Prototype: `core.ort.Model(clip[] clips, string network_path[, int[] overlap = None, int[] tilesize = None, string provider = "", int device_id = 0, int verbosity = 2, bint cudnn_benchmark = True, bint builtin = False, string builtindir="models", bint fp16 = False, bint path_is_serialization = False, bint use_cuda_graph = False])`

Arguments:
 - `clip[] clips`: the input clips, only 32-bit floating point RGB or GRAY clips are supported. For model specific input requirements, please consult our [wiki](https://github.com/AmusementClub/vs-mlrt/wiki).
 - `string network_path`: the path to the network in ONNX format.
 - `int[] overlap`: some networks (e.g. [CNN](https://en.wikipedia.org/wiki/Convolutional_neural_network)) support arbitrary input shape where other networks might only support fixed input shape and the input clip must be processed in tiles. The `overlap` argument specifies the overlapping (horizontal and vertical, or both, in pixels) between adjacent tiles to minimize boundary issues. Please refer to network specific docs on the recommended overlapping size.
 - `int[] tilesize`: Even for CNN where arbitrary input sizes could be supported, sometimes the network does not work well for the entire range of input dimensions, and you have to limit the size of each tile. This parameter specify the tile size (horizontal and vertical, or both, including the overlapping). Please refer to network specific docs on the recommended tile size.
 - `string provider`: Specifies the device to run the inference on.
   - `"CPU"` or `""`: pure CPU backend
   - `"CUDA"`: CUDA GPU backend, requires Nvidia Maxwell+ GPUs.
   - `"DML"`: DirectML backend
   - `"COREML"`: CoreML backend
 - `int device_id`: select the GPU device for the CUDA backend.'
 - `int verbosity`: specify the verbosity of logging, the default is warning.
   - 0: fatal error only, `ORT_LOGGING_LEVEL_FATAL`
   - 1: also errors, `ORT_LOGGING_LEVEL_ERROR`
   - 2: also warnings, `ORT_LOGGING_LEVEL_WARNING`
   - 3: also info, `ORT_LOGGING_LEVEL_INFO`
   - 4: everything, `ORT_LOGGING_LEVEL_VERBOSE`
 - `bint cudnn_benchmark`: whether to let cuDNN use benchmarking to search for the best convolution kernel to use. Default True. It might incur some startup latency.
 - `bint builtin`: whether to load the model from the VS plugins directory, see also `builtindir`.
 - `string builtindir`: the model directory under VS plugins directory for builtin models, default "models".
 - `bint fp16`: whether to quantize model to fp16 for faster and memory efficient computation.
 - `bint path_is_serialization`: whether the `network_path` argument specifies an onnx serialization of type `bytes`.
 - `bint use_cuda_graph`: whether to use CUDA Graphs to improve performance and reduce CPU overhead in CUDA backend. Not all models are supported.
 - `int ml_program`: select CoreML provider.
   - 0: NeuralNetwork
   - 1: MLProgram

When `overlap` and `tilesize` are not specified, the filter will internally try to resize the network to fit the input clips. This might not always work (for example, the network might require the width to be divisible by 8), and the filter will error out in this case.

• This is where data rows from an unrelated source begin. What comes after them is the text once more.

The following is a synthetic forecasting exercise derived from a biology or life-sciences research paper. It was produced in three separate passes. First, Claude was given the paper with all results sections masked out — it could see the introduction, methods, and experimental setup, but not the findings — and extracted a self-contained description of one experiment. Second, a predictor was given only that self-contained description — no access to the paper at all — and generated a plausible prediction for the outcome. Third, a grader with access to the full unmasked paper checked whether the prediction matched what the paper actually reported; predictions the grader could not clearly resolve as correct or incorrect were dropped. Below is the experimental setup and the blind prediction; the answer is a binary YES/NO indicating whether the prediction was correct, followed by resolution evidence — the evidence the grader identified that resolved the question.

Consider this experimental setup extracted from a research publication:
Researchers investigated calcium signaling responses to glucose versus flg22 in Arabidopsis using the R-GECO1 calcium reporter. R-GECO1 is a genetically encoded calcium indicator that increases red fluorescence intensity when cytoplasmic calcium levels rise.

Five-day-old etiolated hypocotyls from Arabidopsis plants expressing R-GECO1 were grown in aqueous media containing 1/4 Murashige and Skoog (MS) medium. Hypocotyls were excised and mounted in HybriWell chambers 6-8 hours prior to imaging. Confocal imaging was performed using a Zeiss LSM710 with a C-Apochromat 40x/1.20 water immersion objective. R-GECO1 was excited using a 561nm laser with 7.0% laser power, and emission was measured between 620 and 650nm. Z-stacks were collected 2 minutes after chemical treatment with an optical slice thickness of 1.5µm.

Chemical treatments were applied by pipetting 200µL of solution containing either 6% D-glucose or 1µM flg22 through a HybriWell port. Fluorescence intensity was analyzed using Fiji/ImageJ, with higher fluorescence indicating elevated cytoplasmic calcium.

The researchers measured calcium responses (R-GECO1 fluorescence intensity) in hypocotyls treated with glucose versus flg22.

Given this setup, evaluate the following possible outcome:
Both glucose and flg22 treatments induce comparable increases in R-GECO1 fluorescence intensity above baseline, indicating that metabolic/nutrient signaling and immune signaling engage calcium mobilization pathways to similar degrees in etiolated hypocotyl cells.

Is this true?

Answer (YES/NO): NO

The general rule is to either:
1. left out `overlap`, `tilesize` at all and just process the input frame in one tile, or
2. set all three so that the frame is processed in `tilesize[0]` x `tilesize[1]` tiles, and adjacent tiles will have an overlap of `overlap[0]` x `overlap[1]` pixels on each direction. The overlapped region will be throw out so that only internal output pixels are used.